Zelensky’s Tuesday statement represents a step in the right direction for realist-leaning Republican lawmakers who have long been skeptical of the U.S.’s involvement in resolving the conflict, and who have spent recent days calling on the Ukrainian president to apologize for Friday’s confrontation.
“He’s almost there. I think he’s making incrementally better statements,” says Senator Bernie Moreno (R., Ohio), who is closely aligned with the Vance wing of the party on foreign policy. “He should just make a very simple statement: ‘I am absolutely regretful, the way I acted. I disrespected Vice President Vance, I disrespected President Trump, I disrespected American citizens and I apologize for that, and I’m ready for peace.’”
Ukraine-aligned Republicans in Washington have a different view of Friday’s spat. “Look, I’ve tried to figure out what it would feel like to have been the head of state for a country that has experienced a systematic murder, rape, kidnapping and torturing tens of thousands of people,” countered Tillis, the Republican senator from North Carolina. “And I actually think that somebody under that pressure should be given a little bit of leeway when it comes to expressing frustration.”

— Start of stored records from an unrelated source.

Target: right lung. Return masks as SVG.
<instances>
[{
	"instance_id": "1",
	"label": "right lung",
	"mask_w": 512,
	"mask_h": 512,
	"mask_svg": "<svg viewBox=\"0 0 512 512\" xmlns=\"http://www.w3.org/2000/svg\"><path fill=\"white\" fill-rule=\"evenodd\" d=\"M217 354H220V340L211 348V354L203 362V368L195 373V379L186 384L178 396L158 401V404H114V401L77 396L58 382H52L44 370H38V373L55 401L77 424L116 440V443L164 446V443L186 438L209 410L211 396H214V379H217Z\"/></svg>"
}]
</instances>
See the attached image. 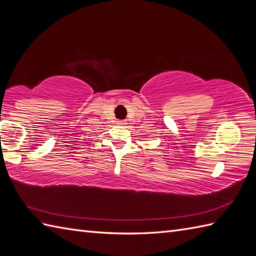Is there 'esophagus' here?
<instances>
[{
  "mask_svg": "<svg viewBox=\"0 0 256 256\" xmlns=\"http://www.w3.org/2000/svg\"><path fill=\"white\" fill-rule=\"evenodd\" d=\"M118 125H125V124H126V122H125V121H118Z\"/></svg>",
  "mask_w": 256,
  "mask_h": 256,
  "instance_id": "obj_1",
  "label": "esophagus"
}]
</instances>
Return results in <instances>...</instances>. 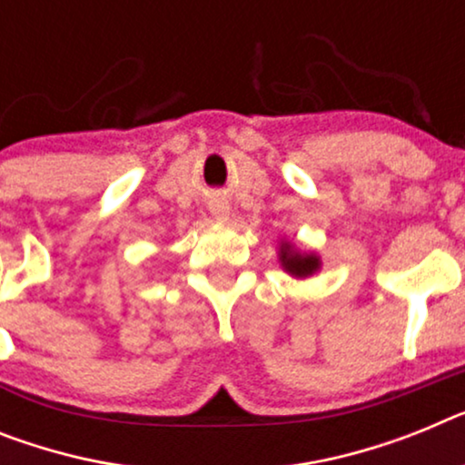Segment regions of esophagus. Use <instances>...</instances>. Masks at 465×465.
<instances>
[{
  "instance_id": "esophagus-1",
  "label": "esophagus",
  "mask_w": 465,
  "mask_h": 465,
  "mask_svg": "<svg viewBox=\"0 0 465 465\" xmlns=\"http://www.w3.org/2000/svg\"><path fill=\"white\" fill-rule=\"evenodd\" d=\"M213 213H216L218 218H225V216H228V212H225V209H216V212H213Z\"/></svg>"
}]
</instances>
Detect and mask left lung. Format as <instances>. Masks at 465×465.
Masks as SVG:
<instances>
[{
    "label": "left lung",
    "instance_id": "obj_1",
    "mask_svg": "<svg viewBox=\"0 0 465 465\" xmlns=\"http://www.w3.org/2000/svg\"><path fill=\"white\" fill-rule=\"evenodd\" d=\"M282 265L287 268L292 275H299V277H308L317 271V259L315 256H301V253L292 252V247H282Z\"/></svg>",
    "mask_w": 465,
    "mask_h": 465
}]
</instances>
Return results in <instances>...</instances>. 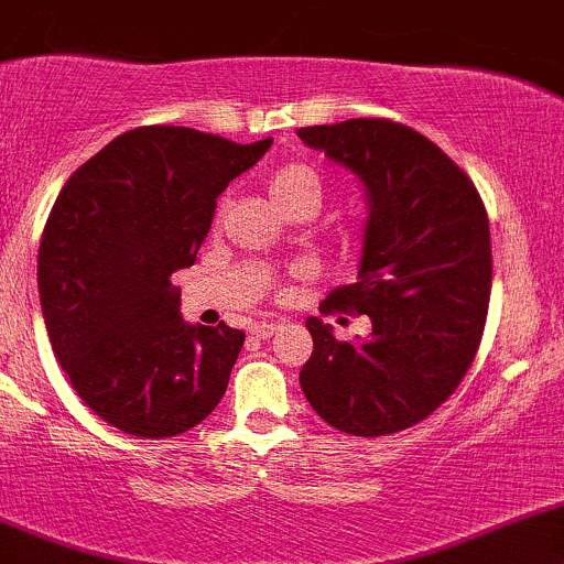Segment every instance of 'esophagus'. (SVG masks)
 <instances>
[{"label":"esophagus","mask_w":564,"mask_h":564,"mask_svg":"<svg viewBox=\"0 0 564 564\" xmlns=\"http://www.w3.org/2000/svg\"><path fill=\"white\" fill-rule=\"evenodd\" d=\"M278 328H281V323H278V321H260V323H254V326H251V334H254L257 339H270V336H273Z\"/></svg>","instance_id":"34e87169"}]
</instances>
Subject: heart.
Returning a JSON list of instances; mask_svg holds the SVG:
<instances>
[{"mask_svg":"<svg viewBox=\"0 0 564 564\" xmlns=\"http://www.w3.org/2000/svg\"><path fill=\"white\" fill-rule=\"evenodd\" d=\"M268 196L283 215H294L302 209L315 215L323 200L321 174L304 161H289L268 177Z\"/></svg>","mask_w":564,"mask_h":564,"instance_id":"1","label":"heart"}]
</instances>
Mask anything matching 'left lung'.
Wrapping results in <instances>:
<instances>
[{
	"label": "left lung",
	"mask_w": 564,
	"mask_h": 564,
	"mask_svg": "<svg viewBox=\"0 0 564 564\" xmlns=\"http://www.w3.org/2000/svg\"><path fill=\"white\" fill-rule=\"evenodd\" d=\"M366 191L358 283L334 289L321 313L371 318L366 341H336L307 318L313 355L304 398L336 430L379 437L437 411L475 360L488 315L494 257L480 193L416 129L349 119L296 132Z\"/></svg>",
	"instance_id": "1"
}]
</instances>
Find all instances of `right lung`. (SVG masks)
<instances>
[{"label":"right lung","mask_w":564,"mask_h":564,"mask_svg":"<svg viewBox=\"0 0 564 564\" xmlns=\"http://www.w3.org/2000/svg\"><path fill=\"white\" fill-rule=\"evenodd\" d=\"M270 145L138 127L63 185L39 246L44 326L74 390L116 430L183 435L228 390L243 332L185 323L170 278L196 262L219 193Z\"/></svg>","instance_id":"1"}]
</instances>
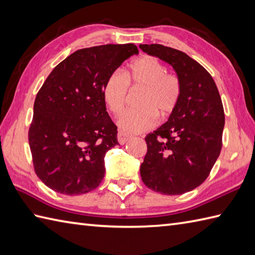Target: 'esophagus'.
Returning a JSON list of instances; mask_svg holds the SVG:
<instances>
[{"label":"esophagus","instance_id":"obj_1","mask_svg":"<svg viewBox=\"0 0 255 255\" xmlns=\"http://www.w3.org/2000/svg\"><path fill=\"white\" fill-rule=\"evenodd\" d=\"M130 139V137L128 136V134H126V133H124L123 131H118V133H117V140H118V142L121 143V144H125L126 143L128 140Z\"/></svg>","mask_w":255,"mask_h":255}]
</instances>
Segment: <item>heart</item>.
Segmentation results:
<instances>
[{
  "label": "heart",
  "mask_w": 255,
  "mask_h": 255,
  "mask_svg": "<svg viewBox=\"0 0 255 255\" xmlns=\"http://www.w3.org/2000/svg\"><path fill=\"white\" fill-rule=\"evenodd\" d=\"M129 85L141 88L143 92L138 103L141 108L125 112L118 119V126L125 132L139 133L152 128L156 116L161 121L167 118L180 101V81L166 73L164 64L153 56L140 57L126 72L117 70L108 75L103 85V97L114 115L123 112Z\"/></svg>",
  "instance_id": "b5f03b06"
}]
</instances>
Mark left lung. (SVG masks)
<instances>
[{
    "mask_svg": "<svg viewBox=\"0 0 255 255\" xmlns=\"http://www.w3.org/2000/svg\"><path fill=\"white\" fill-rule=\"evenodd\" d=\"M175 70L181 96L169 121L144 138L148 151L140 175L145 186L181 195L199 186L223 147L225 112L214 79L185 52L159 44L140 45Z\"/></svg>",
    "mask_w": 255,
    "mask_h": 255,
    "instance_id": "obj_1",
    "label": "left lung"
}]
</instances>
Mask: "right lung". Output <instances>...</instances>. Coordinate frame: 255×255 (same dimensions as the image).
Listing matches in <instances>:
<instances>
[{
	"label": "right lung",
	"instance_id": "1",
	"mask_svg": "<svg viewBox=\"0 0 255 255\" xmlns=\"http://www.w3.org/2000/svg\"><path fill=\"white\" fill-rule=\"evenodd\" d=\"M137 53L133 44L77 50L52 70L38 91L28 141L35 173L55 192L74 196L101 184L104 156L118 144L103 85Z\"/></svg>",
	"mask_w": 255,
	"mask_h": 255
}]
</instances>
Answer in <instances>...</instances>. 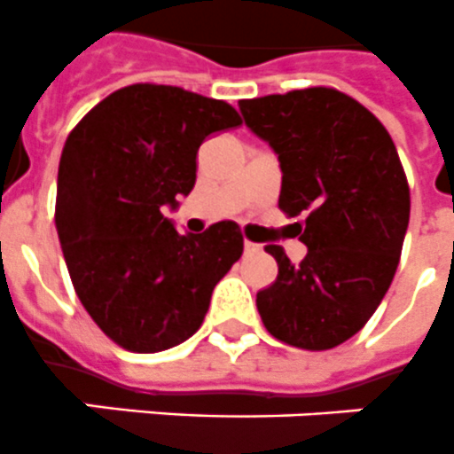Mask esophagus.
Listing matches in <instances>:
<instances>
[{"label":"esophagus","mask_w":454,"mask_h":454,"mask_svg":"<svg viewBox=\"0 0 454 454\" xmlns=\"http://www.w3.org/2000/svg\"><path fill=\"white\" fill-rule=\"evenodd\" d=\"M261 252V245L252 242V239H245V254L247 256H252V254H259Z\"/></svg>","instance_id":"obj_1"}]
</instances>
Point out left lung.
Returning <instances> with one entry per match:
<instances>
[{
    "label": "left lung",
    "instance_id": "1",
    "mask_svg": "<svg viewBox=\"0 0 454 454\" xmlns=\"http://www.w3.org/2000/svg\"><path fill=\"white\" fill-rule=\"evenodd\" d=\"M247 128L278 153L279 209L303 215L308 247L256 294L265 329L301 349H331L364 329L392 285L411 219V191L385 125L349 95L305 88L242 99Z\"/></svg>",
    "mask_w": 454,
    "mask_h": 454
}]
</instances>
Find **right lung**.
Instances as JSON below:
<instances>
[{
	"label": "right lung",
	"mask_w": 454,
	"mask_h": 454,
	"mask_svg": "<svg viewBox=\"0 0 454 454\" xmlns=\"http://www.w3.org/2000/svg\"><path fill=\"white\" fill-rule=\"evenodd\" d=\"M239 123L223 99L135 83L69 132L55 228L76 296L121 348L149 355L191 338L216 282L242 256L235 221L182 235L163 216L193 189L200 144Z\"/></svg>",
	"instance_id": "obj_1"
}]
</instances>
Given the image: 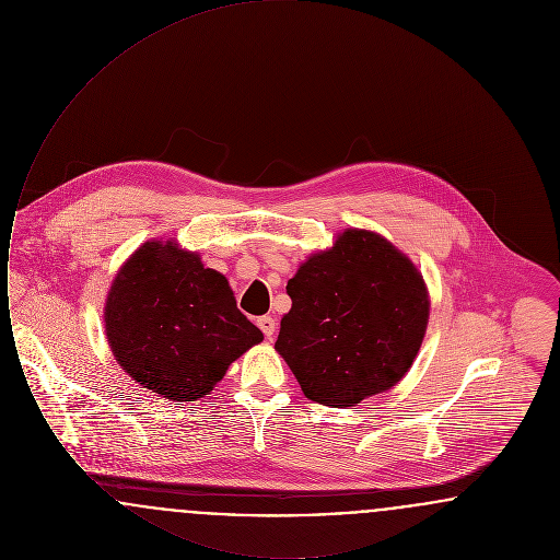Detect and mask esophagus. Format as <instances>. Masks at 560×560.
I'll list each match as a JSON object with an SVG mask.
<instances>
[{"mask_svg":"<svg viewBox=\"0 0 560 560\" xmlns=\"http://www.w3.org/2000/svg\"><path fill=\"white\" fill-rule=\"evenodd\" d=\"M256 323H258V327L262 329V334L267 336V340H272L275 329H277V323H275V319H272V317H260Z\"/></svg>","mask_w":560,"mask_h":560,"instance_id":"obj_1","label":"esophagus"}]
</instances>
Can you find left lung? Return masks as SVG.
<instances>
[{
	"instance_id": "obj_1",
	"label": "left lung",
	"mask_w": 560,
	"mask_h": 560,
	"mask_svg": "<svg viewBox=\"0 0 560 560\" xmlns=\"http://www.w3.org/2000/svg\"><path fill=\"white\" fill-rule=\"evenodd\" d=\"M275 342L306 399L352 407L393 388L427 334V285L390 241L348 229L288 281Z\"/></svg>"
}]
</instances>
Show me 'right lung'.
I'll return each mask as SVG.
<instances>
[{"instance_id": "add662e5", "label": "right lung", "mask_w": 560, "mask_h": 560, "mask_svg": "<svg viewBox=\"0 0 560 560\" xmlns=\"http://www.w3.org/2000/svg\"><path fill=\"white\" fill-rule=\"evenodd\" d=\"M105 329L117 363L160 397H206L229 365L262 342L224 275L174 241H147L117 272Z\"/></svg>"}]
</instances>
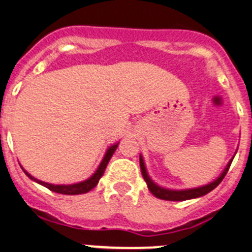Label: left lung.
<instances>
[{
  "mask_svg": "<svg viewBox=\"0 0 252 252\" xmlns=\"http://www.w3.org/2000/svg\"><path fill=\"white\" fill-rule=\"evenodd\" d=\"M233 159H230V162L228 163V166L225 167V170L223 171V174L219 176V178L216 179L215 182L210 183L207 186L201 187V188H194V189H187V190H170V189H165L161 188V187L156 186L155 183L152 182L151 179H149L148 174H147V170H145L144 166V161L140 157V170H141V175L144 178L145 183H147V186H148V189L151 190V193L155 197L159 199H165V201H186V199H190V198H197V197L205 196L209 192H211L213 189H215L216 187L219 186L221 180L224 179V176L226 175V172L229 170L230 163H232Z\"/></svg>",
  "mask_w": 252,
  "mask_h": 252,
  "instance_id": "1",
  "label": "left lung"
}]
</instances>
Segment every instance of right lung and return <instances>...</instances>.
Returning <instances> with one entry per match:
<instances>
[{"label":"right lung","mask_w":252,"mask_h":252,"mask_svg":"<svg viewBox=\"0 0 252 252\" xmlns=\"http://www.w3.org/2000/svg\"><path fill=\"white\" fill-rule=\"evenodd\" d=\"M117 147H118V143H117V144L112 145L111 148L107 151L105 156H104L103 161H101L100 166L97 167L96 172H95V174H94V175L91 176L90 179H87V180H85V182H82V183H78V184H72V186H53V184H49V183H45V182H41V180H37V179H34L33 176L29 175L27 171H24V172H26L28 178H31L32 180H34V182L39 183L41 186L46 187L47 189L53 190V192L62 193V194H82V193L90 192L94 187H96V184L99 183V179L103 176L104 171H105V167H107V165H108V162H109L111 157L113 156L114 151L117 149Z\"/></svg>","instance_id":"add662e5"}]
</instances>
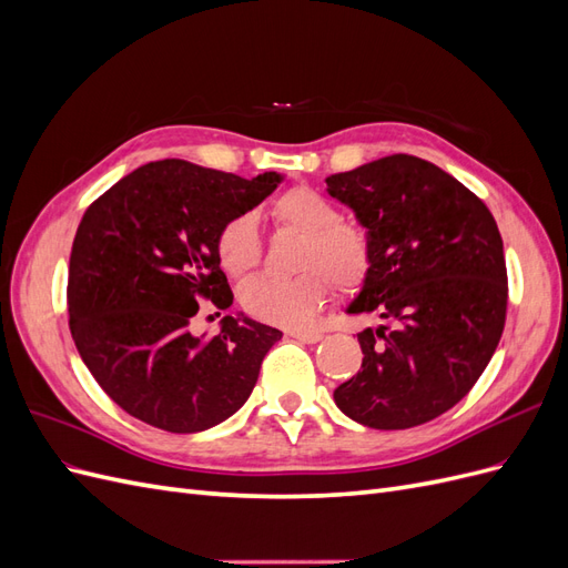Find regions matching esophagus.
I'll return each mask as SVG.
<instances>
[{
  "mask_svg": "<svg viewBox=\"0 0 568 568\" xmlns=\"http://www.w3.org/2000/svg\"><path fill=\"white\" fill-rule=\"evenodd\" d=\"M286 334L303 341V343H317L322 338V332H315V329H288Z\"/></svg>",
  "mask_w": 568,
  "mask_h": 568,
  "instance_id": "1",
  "label": "esophagus"
}]
</instances>
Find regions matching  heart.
Segmentation results:
<instances>
[{"label": "heart", "instance_id": "1", "mask_svg": "<svg viewBox=\"0 0 568 568\" xmlns=\"http://www.w3.org/2000/svg\"><path fill=\"white\" fill-rule=\"evenodd\" d=\"M272 225L296 234L294 277H255L242 286L244 311L270 324L303 326L338 291H355L369 277L374 248L369 234L343 220L338 205L317 189L298 184L267 205ZM217 263L230 277H244L263 257V239L251 215H236L215 239Z\"/></svg>", "mask_w": 568, "mask_h": 568}]
</instances>
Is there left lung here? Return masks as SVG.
I'll list each match as a JSON object with an SVG mask.
<instances>
[{"label":"left lung","mask_w":568,"mask_h":568,"mask_svg":"<svg viewBox=\"0 0 568 568\" xmlns=\"http://www.w3.org/2000/svg\"><path fill=\"white\" fill-rule=\"evenodd\" d=\"M326 192L351 205L374 248L348 313L388 322L357 334L363 367L334 400L382 432L432 422L471 390L505 329L495 217L453 175L407 153L326 178Z\"/></svg>","instance_id":"1"}]
</instances>
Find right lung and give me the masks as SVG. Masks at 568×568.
Here are the masks:
<instances>
[{"label":"right lung","instance_id":"right-lung-1","mask_svg":"<svg viewBox=\"0 0 568 568\" xmlns=\"http://www.w3.org/2000/svg\"><path fill=\"white\" fill-rule=\"evenodd\" d=\"M165 159L136 168L84 211L68 265L75 348L128 415L170 434L232 417L282 338L248 317H222L213 338L192 334L199 301H234L215 239L280 184ZM220 315V313H217Z\"/></svg>","mask_w":568,"mask_h":568}]
</instances>
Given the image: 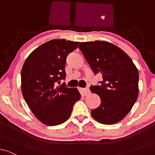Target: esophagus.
<instances>
[{"mask_svg": "<svg viewBox=\"0 0 155 155\" xmlns=\"http://www.w3.org/2000/svg\"><path fill=\"white\" fill-rule=\"evenodd\" d=\"M80 93L82 96H87L90 94V90H89V88H82L80 89Z\"/></svg>", "mask_w": 155, "mask_h": 155, "instance_id": "obj_1", "label": "esophagus"}]
</instances>
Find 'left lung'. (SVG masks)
<instances>
[{
  "instance_id": "obj_1",
  "label": "left lung",
  "mask_w": 155,
  "mask_h": 155,
  "mask_svg": "<svg viewBox=\"0 0 155 155\" xmlns=\"http://www.w3.org/2000/svg\"><path fill=\"white\" fill-rule=\"evenodd\" d=\"M79 48L95 75L101 73L100 85L90 87L98 94L101 104L91 111L102 124L112 125L129 113L138 97L139 73L130 57L108 41L82 42Z\"/></svg>"
}]
</instances>
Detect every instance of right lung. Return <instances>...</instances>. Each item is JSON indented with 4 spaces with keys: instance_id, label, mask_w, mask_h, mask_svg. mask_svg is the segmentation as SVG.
<instances>
[{
    "instance_id": "right-lung-1",
    "label": "right lung",
    "mask_w": 155,
    "mask_h": 155,
    "mask_svg": "<svg viewBox=\"0 0 155 155\" xmlns=\"http://www.w3.org/2000/svg\"><path fill=\"white\" fill-rule=\"evenodd\" d=\"M79 44L52 39L34 50L25 61L21 71L22 95L42 124L53 126L66 121L81 97L77 88L56 86L57 82L65 80L67 56Z\"/></svg>"
}]
</instances>
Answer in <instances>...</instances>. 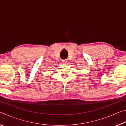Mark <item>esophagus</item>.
I'll list each match as a JSON object with an SVG mask.
<instances>
[{
  "label": "esophagus",
  "instance_id": "34e87169",
  "mask_svg": "<svg viewBox=\"0 0 126 126\" xmlns=\"http://www.w3.org/2000/svg\"><path fill=\"white\" fill-rule=\"evenodd\" d=\"M62 62H63V63H67L68 62V61H67V59H64V60L62 61Z\"/></svg>",
  "mask_w": 126,
  "mask_h": 126
}]
</instances>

Pause or no pause in U.S. military aid to Ukraine, “we’re all worried about what’s happening over there” and “we join President Trump in wanting peace,” says Senator John Curtis (R., Utah.). The Utah senator told National Review on Tuesday that he is pleased the president reaffirmed last week his support for NATO’s Article Five mutual defense agreement and expressed hope that the U.S. and Ukraine “can get back to the table and talk about peace.”
“I don’t think anybody should be super proud of the way that went down,” Curtis said of Friday’s tense White House meeting. “To me it’s like, let’s put that behind us and now let’s go figure out how to get a deal done.”
Swing-district Representative Don Bacon (R., Neb.) has spent recent days urging members of his own party to have moral clarity on the reality that Russia is the aggressor in the conflict.
“Putin’s murdered every opponent he’s ever had, right? They’re thrown off the buildings, they’re poisoned, they’re killed in the Gulag,” says Bacon who represents one of three Republican-held districts Kamala Harris won in November. “The big contour is: What President Trump’s doing is good. We want peace. It’s got to be a just peace.”